One of Iceland's most feared volcanoes looks ready to erupt, with measurements indicating magma movement, Icelandic experts said Wednesday, raising fears of a new ash cloud halting flights over Europe.
The Hekla volcano is close to the ash-spewing Eyjafjoell, which last year caused the world's biggest airspace shut down since World War II, affecting more than 100,000 flights and eight million passengers.
The Iceland Civil Protection Authority told Agence France Presse it was closely monitoring the situation.
"The movements around Hekla have been unusual in the last two to three days," University of Iceland geophysicist Pall Einarsson told AFP.
While this might not necessarily mean an immediate blast, "the volcano is ready to erupt," he stressed.
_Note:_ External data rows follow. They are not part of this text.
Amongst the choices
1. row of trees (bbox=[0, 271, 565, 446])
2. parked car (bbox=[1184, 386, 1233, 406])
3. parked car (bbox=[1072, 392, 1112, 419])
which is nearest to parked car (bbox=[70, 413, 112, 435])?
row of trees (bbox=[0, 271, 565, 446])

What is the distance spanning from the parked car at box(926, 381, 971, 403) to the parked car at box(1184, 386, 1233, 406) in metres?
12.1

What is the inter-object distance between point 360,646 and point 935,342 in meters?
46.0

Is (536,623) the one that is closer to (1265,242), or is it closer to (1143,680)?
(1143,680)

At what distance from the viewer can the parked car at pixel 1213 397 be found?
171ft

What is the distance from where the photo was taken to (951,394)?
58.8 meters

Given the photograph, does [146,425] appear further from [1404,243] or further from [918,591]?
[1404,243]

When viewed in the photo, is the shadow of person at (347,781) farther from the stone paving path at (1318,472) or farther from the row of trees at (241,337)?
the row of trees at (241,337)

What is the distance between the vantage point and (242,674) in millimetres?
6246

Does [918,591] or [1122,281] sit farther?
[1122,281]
"The mountain has been slowly expanding in the last few years because of magma buildup," he explained.
Another geophysicist, Ari Trausit Gudmundsson, also said the measurements around Hekla were very "unusual" and that the volcano looked ready to blow.
The volcano, dubbed by Icelanders in the Middle Ages as the "Gateway to Hell," is one of Iceland's most active, having erupted some 20 times over the past millennium, most recently on February 26, 2000.
Over the past 50 years, Hekla has gone off about once a decade.
It measures 1,491 meters and is located about 110 kilometers (70 miles) east of Reykjavik, not far from Eyjafjoell.
The news of a possible imminent eruption comes just over a month after this year's violent eruption at the Grimsvoetn volcano, in the southeast of the country. That eruption subsided after less than a week, having spit out far more ash than Eyjafjoell, but due to more favorable winds for Europe caused far less air traffic disruption.
Asked about what kind of disruptions could be expected if Hekla erupts, Gudmundsson said the volcano tends to "produce both ash and lava within the first seconds of an eruption."
Lava eruptions are far less disruptive to air travel, and "if the next eruption is of the same character (as the previous ones) it is unlikely that it will have any effects on flights in Europe," he said.
"But of course this depends on the size of the eruption, which is something that is impossible to predict," he added.
Both of Iceland's latest eruptions provided warning signs several hours before, but Hekla is known for having a very short fuse.
"Hekla never gives you much of a warning," Einarsson said, pointing out that in 2000, it began rumbling an hour and a half before the outbreak of magma, which "was actually an unusually long warning. In 1970 we only got 25 minutes notice."
Rongvaldur Olafsson, a project manager at the Icelandic Civil Protection Authority, said no immediate safety precautions were being taken but: "We will watch the mountain and developments very closely."
After Iceland's last two eruptions, geologists have warned that the country's volcanoes appeared to have entered a more active phase and that more eruptions could be expected, with Hekla believed to be first in line.